SLAP Repair in Climber

Had a SLAP repair at the begining of August, so 3 months ago and counting. My doc said I could start climbing gently at 4 months. We shall see.

In case you care, I can give you a few lines on what it was like. I had what is sometimes called a SLAP 4, (1 and 3 are not so bad, 2 and 4 include detatched biceps tendon, 4 is worse). Surgery was an hour, arthroscopic. I had general anaesthetic. The main hassle was a month in an imobilizing sling and 3 without using the biceps. During the month my rotator cuff muscles atrophied a lot, so regaining strength and range of motion in them was a lot of work. Obviously I dont know the bottom line yet, but my doc told me that once the repair was fully healed (3 months) and I had strength back in the biceps I should have no long term problems.
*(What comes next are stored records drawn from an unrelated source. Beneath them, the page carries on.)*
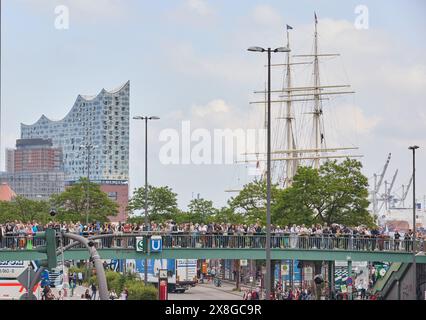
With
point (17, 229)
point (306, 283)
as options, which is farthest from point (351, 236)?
point (306, 283)

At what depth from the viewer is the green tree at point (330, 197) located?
3885 inches

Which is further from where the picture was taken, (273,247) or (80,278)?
(80,278)

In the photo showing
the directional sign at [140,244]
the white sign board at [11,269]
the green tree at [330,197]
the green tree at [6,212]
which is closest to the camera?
the white sign board at [11,269]

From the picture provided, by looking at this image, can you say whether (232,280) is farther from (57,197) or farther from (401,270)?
(401,270)

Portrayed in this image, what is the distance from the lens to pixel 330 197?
99062 mm

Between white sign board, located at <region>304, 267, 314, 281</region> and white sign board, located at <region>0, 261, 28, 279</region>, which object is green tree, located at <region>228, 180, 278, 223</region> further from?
white sign board, located at <region>0, 261, 28, 279</region>

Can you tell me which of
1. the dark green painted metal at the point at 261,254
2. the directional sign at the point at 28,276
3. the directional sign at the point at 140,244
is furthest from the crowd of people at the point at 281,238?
the directional sign at the point at 28,276

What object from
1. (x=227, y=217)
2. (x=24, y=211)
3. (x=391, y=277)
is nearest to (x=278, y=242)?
(x=391, y=277)

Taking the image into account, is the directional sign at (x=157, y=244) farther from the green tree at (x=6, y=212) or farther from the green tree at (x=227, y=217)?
the green tree at (x=6, y=212)

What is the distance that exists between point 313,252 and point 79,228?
1480 centimetres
As to what you should do. If it really needs the surgery then you have to have it, otherwise it will get worse over time and eventually need a lot of work. I spoke to a climber who learned this the hard way - her eventual repair needed 6 weeks in an immobilizer and excruciating pain for a couple of months of recovery. It is hard to know for sure even from an MRI if it is really needed, but this is because MRIs have a lot of false positives, so they might see something which is not really a problem. If you have frequent dislocations and your surgeon is sure, then you probably really do need it. If not (as was my case) then the only thing they can do is go in with a camera and take a look. This is already surgery, so if they find a problem they will probably fix it on the spot. If there is no problem then your rehab from the camera surgery is short, a few days in a sling and a few (3 or 4) weeks of physical therapy. If they have to do a repair then the absolute key thing is not to use your biceps for anything while it is healing. Trust your surgeon on this.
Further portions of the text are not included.